In 2013, Bloomberg returned from Hong Kong to Shenzhen and started a smart hardware startup - Linglin Technology. In 2019, he observed market demand and started making not-so-smart full-spectrum lights. Some people on Zhihu also jokingly referred to Bloomberg as the "light bulb seller".
At that time, Luo Xuan, who was still at Tmall Genie AI Lab, found that smart speakers were still an unestablished story at the time, so he started a logistics robot startup.
With the arrival of the epidemic, the company's sales were affected. Bloomberg kept the company running and devoted himself to the research and development of the underlying architecture of AI models. The road to the birth of the RWKV architecture also began. In the industry where Luo Xuan is located, he also started to engage in organizing and participating in hackathons - offline activities that use programming to solve practical problems At a hackathon organized by Luo Xuan, he met Bloomberg for the first time, and their destinies intersected from then on.
During the meeting, Bloomberg told Luo Xuan that he might be the best candidate to achieve AGI - by then he had independently developed RWKV-1 to RWKV-4 and had gained many followers overseas. Luo Xuan had met many geniuses before, but Bloomberg was the kind of genius that he found more interesting. Although Luo Xuan thought Bloomberg's words were a bit crazy at the time, he strongly agreed with what Bloomberg was doing and the underlying logic, so he decided to join Genesis Intelligence.
The reason Bloomberg chose Luo Xuan was also very simple: Luo Xuan could help Bloomberg with many things that he couldn't focus on, and he did them well. The two complemented each other very well.
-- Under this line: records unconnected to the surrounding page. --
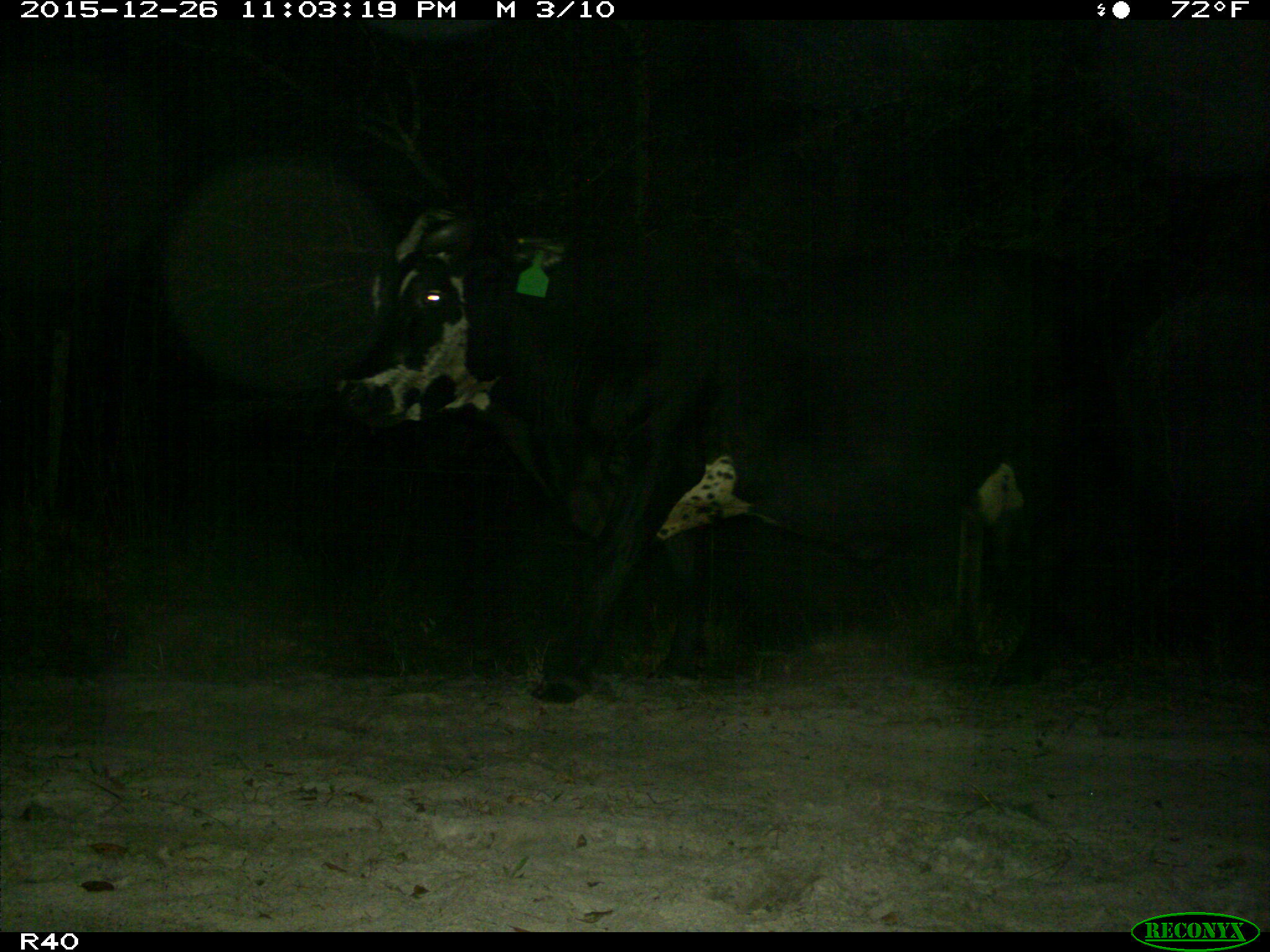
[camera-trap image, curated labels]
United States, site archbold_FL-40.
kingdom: Animalia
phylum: Chordata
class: Mammalia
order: Artiodactyla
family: Bovidae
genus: Bos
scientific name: Bos taurus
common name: domestic cow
Bos taurus (domestic cow).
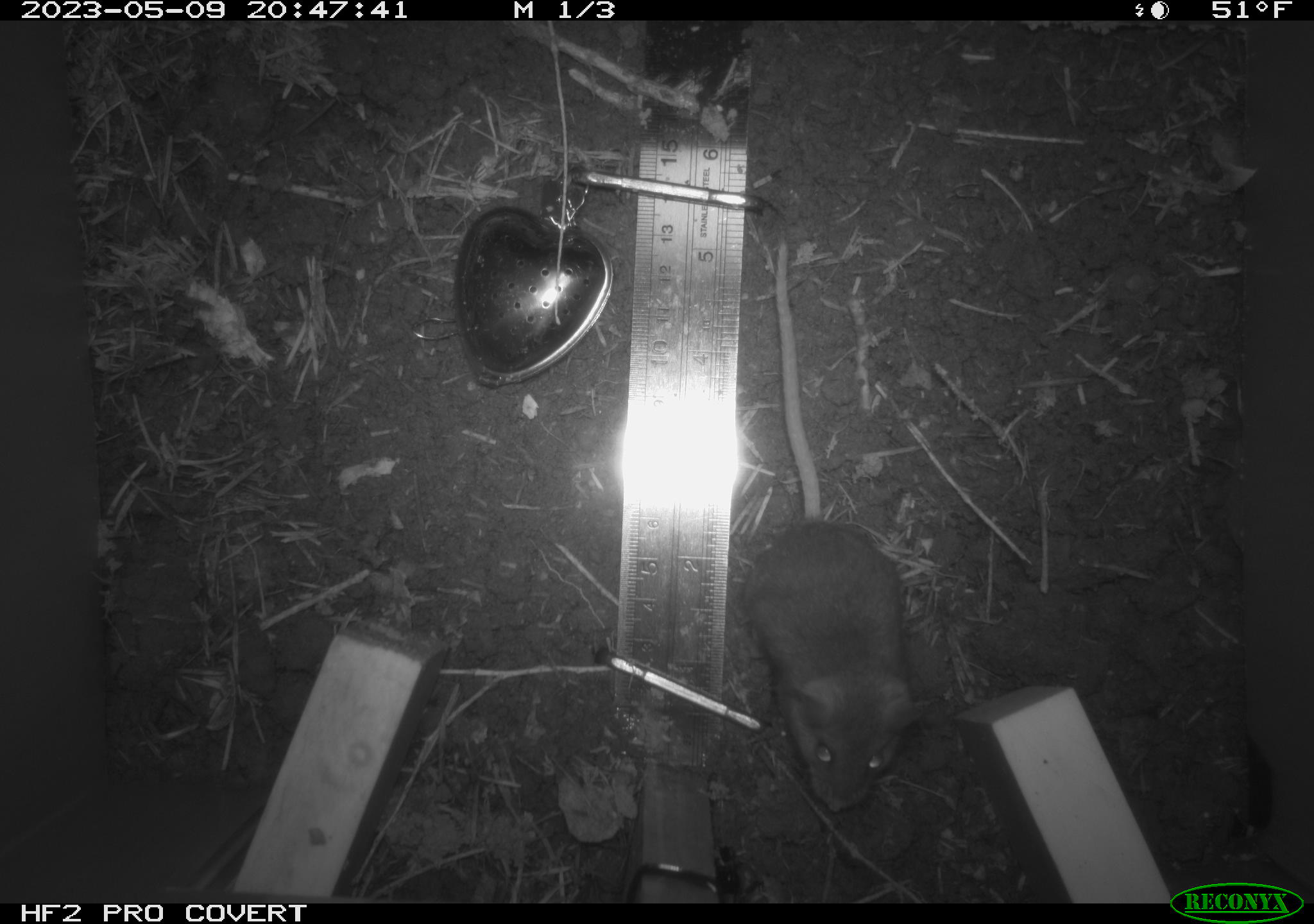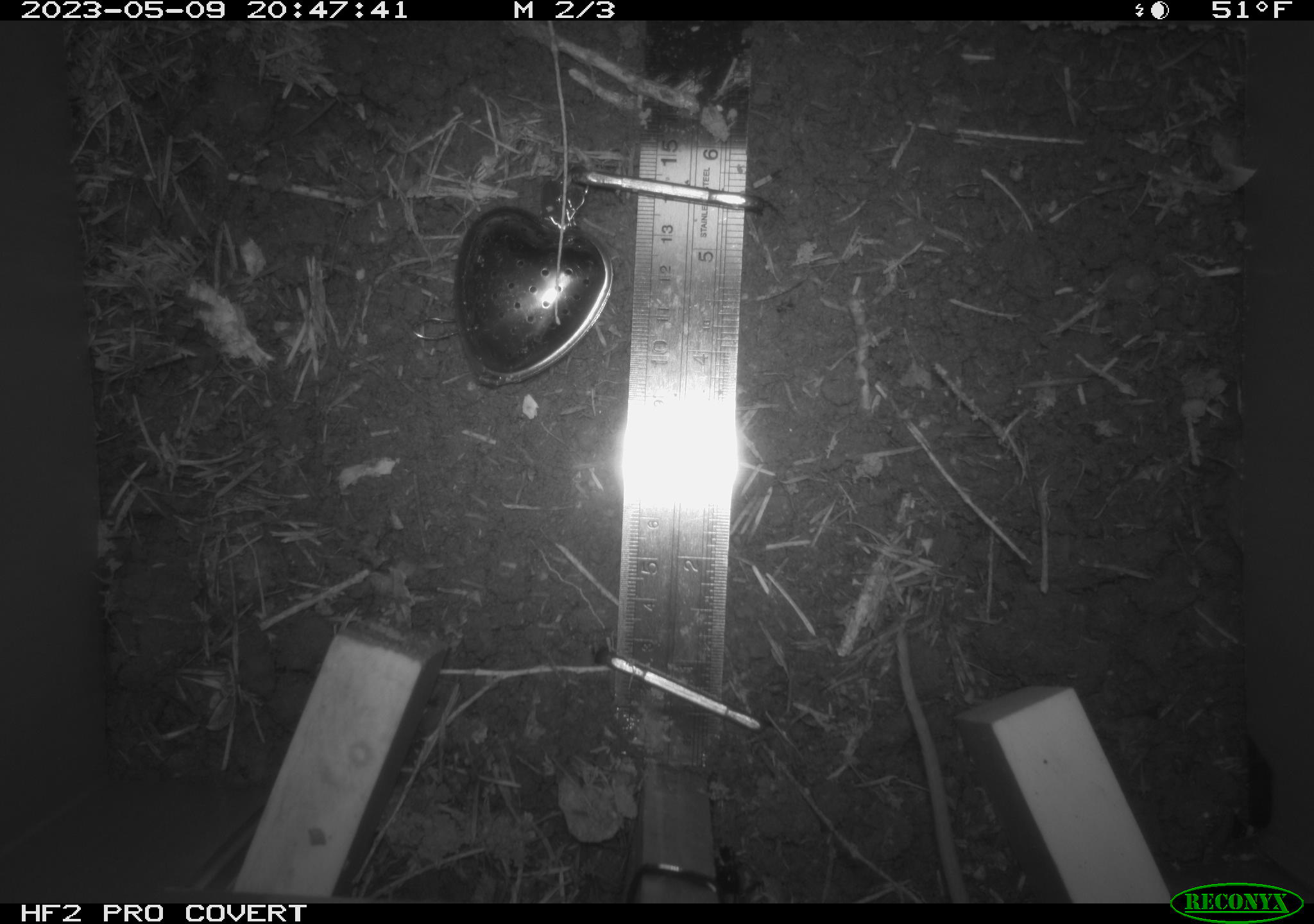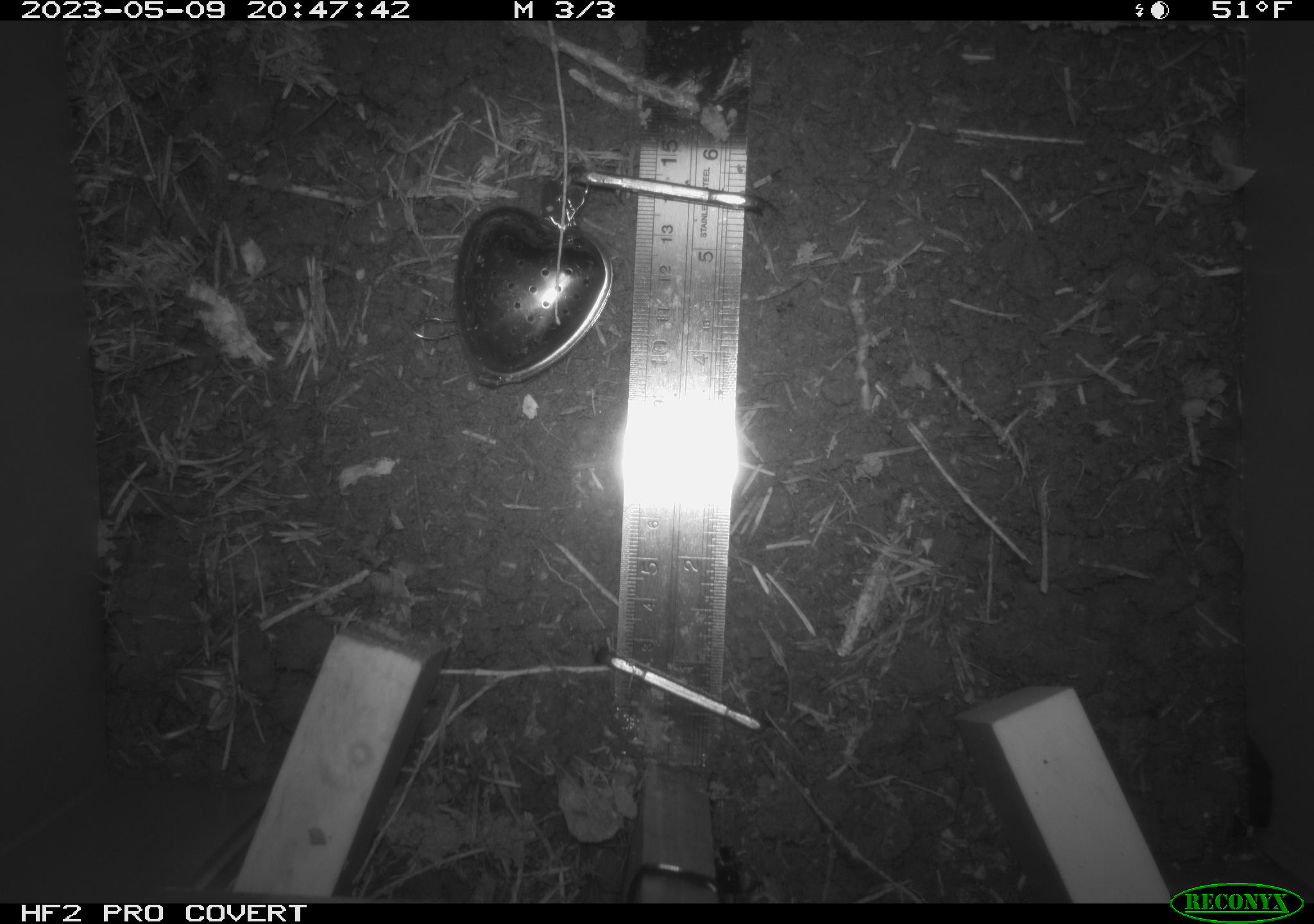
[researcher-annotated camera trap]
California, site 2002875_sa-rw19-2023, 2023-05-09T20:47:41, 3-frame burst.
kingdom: Animalia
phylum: Chordata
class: Mammalia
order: Rodentia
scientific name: Rodentia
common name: mouse species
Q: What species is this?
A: Mouse species (Rodentia).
"We are heading towards a correct non-consensus, and this non-consensus is definitely without consensus." This is how Luo Xuan described his feelings after joining Genesis Intelligence.
"A long road, chosen by oneself, walked by oneself." In the future, Bloomberg will follow the plan, iterate generation by generation, to break this cycle. He said that the future RWKV8 will be something very interesting.
"What do you think is the fundamental difference between people?"
- At the end of the conversation, Bloomberg, who is good at starting from the essence, asked me.
"It's cognition," he told me, "I can only say that the direction I am taking is something they couldn't even dream of."